LA HAINE DE LA VIEILLESSE

Le désir de vivre très longtemps et de repousser au plus tard l’échéance de la mort, ce désir qui défie le temps, qui a suscité tant d’interrogation, mobilise aujourd’hui de nombreux chercheurs s’inscrivant dans les mythes d’origine de la pensée hébraïque. La longévité stupéfiante des premiers patriarches de la genèse apparaît comme un signe d’élection et la vieillesse comme un exploit réalisé avec la volonté de Dieu. Tel que Mathusalem, qui vécût 969 ans, les vieillards sont porteurs de l’esprit divin, choisis pour être les messagers de Dieu, les guides du peuple.

C’est la haine de la vieillesse ! Celle qui discrimine, qui vous met au banc des accusés. Vieillir n’apparaît plus ainsi comme le destin humain inéluctable, mais comme une faute de goût, un manque de respect à l’égard d’autrui !

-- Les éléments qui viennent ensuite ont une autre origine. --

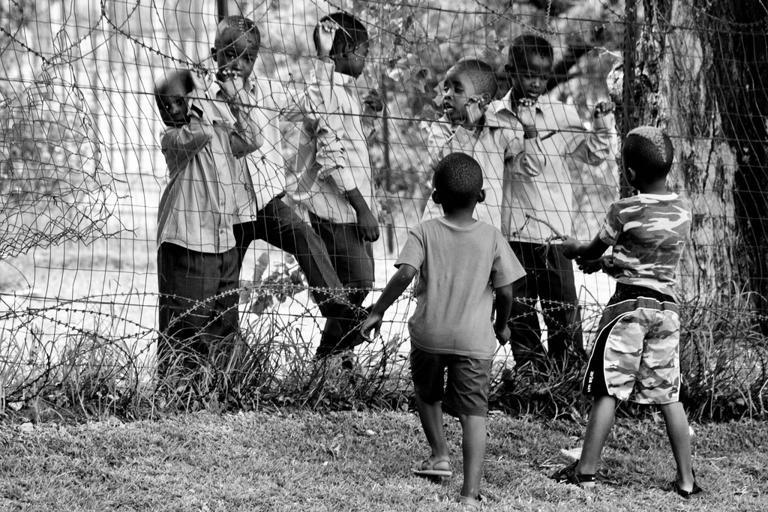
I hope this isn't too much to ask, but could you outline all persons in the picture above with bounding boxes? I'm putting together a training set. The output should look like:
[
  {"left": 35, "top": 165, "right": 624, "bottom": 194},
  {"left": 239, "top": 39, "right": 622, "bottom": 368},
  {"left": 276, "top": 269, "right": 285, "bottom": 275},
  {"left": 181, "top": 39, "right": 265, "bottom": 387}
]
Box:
[
  {"left": 360, "top": 153, "right": 527, "bottom": 504},
  {"left": 292, "top": 14, "right": 383, "bottom": 369},
  {"left": 548, "top": 126, "right": 695, "bottom": 495},
  {"left": 484, "top": 35, "right": 616, "bottom": 382},
  {"left": 202, "top": 16, "right": 350, "bottom": 317},
  {"left": 154, "top": 63, "right": 263, "bottom": 379},
  {"left": 420, "top": 56, "right": 547, "bottom": 233}
]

Il s’agit de lutter contre le vieillissement et les directeurs de salles de gym, des firmes pharmaceutiques et des chirurgiens habiles qui mettent à votre service leurs capacités professionnelles sur un marché tellement lucratif que l’histoire montre qu’en fonction de ses valeurs et du modèle de l’homme idéal chaque société se fixe ou sécrète une représentation plus ou moins positive de la vieillesse, d’ailleurs, pas forcément en accord avec la place occupée par les anciens. Aujourd’hui, il importe de rester jeune le plus longtemps possible. La vieillesse n’est guère valorisée et la puissante image d’un corps performant et sculpturale fait légion.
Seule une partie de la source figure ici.